◆ Your goal
Reproduce every line of the rows below, requests included, but move each coordinate value in the answers by -6 and keep the coordinates in the requests unchanged. Leave the pictures out of your reply.

Spatial reasoning question rows
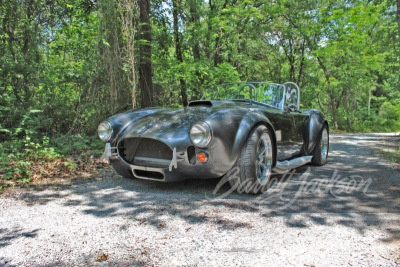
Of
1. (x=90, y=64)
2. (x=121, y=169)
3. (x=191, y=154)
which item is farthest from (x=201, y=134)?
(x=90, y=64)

◆ Correct answer
Of
1. (x=90, y=64)
2. (x=121, y=169)
3. (x=191, y=154)
which item is farthest from (x=201, y=134)?
(x=84, y=58)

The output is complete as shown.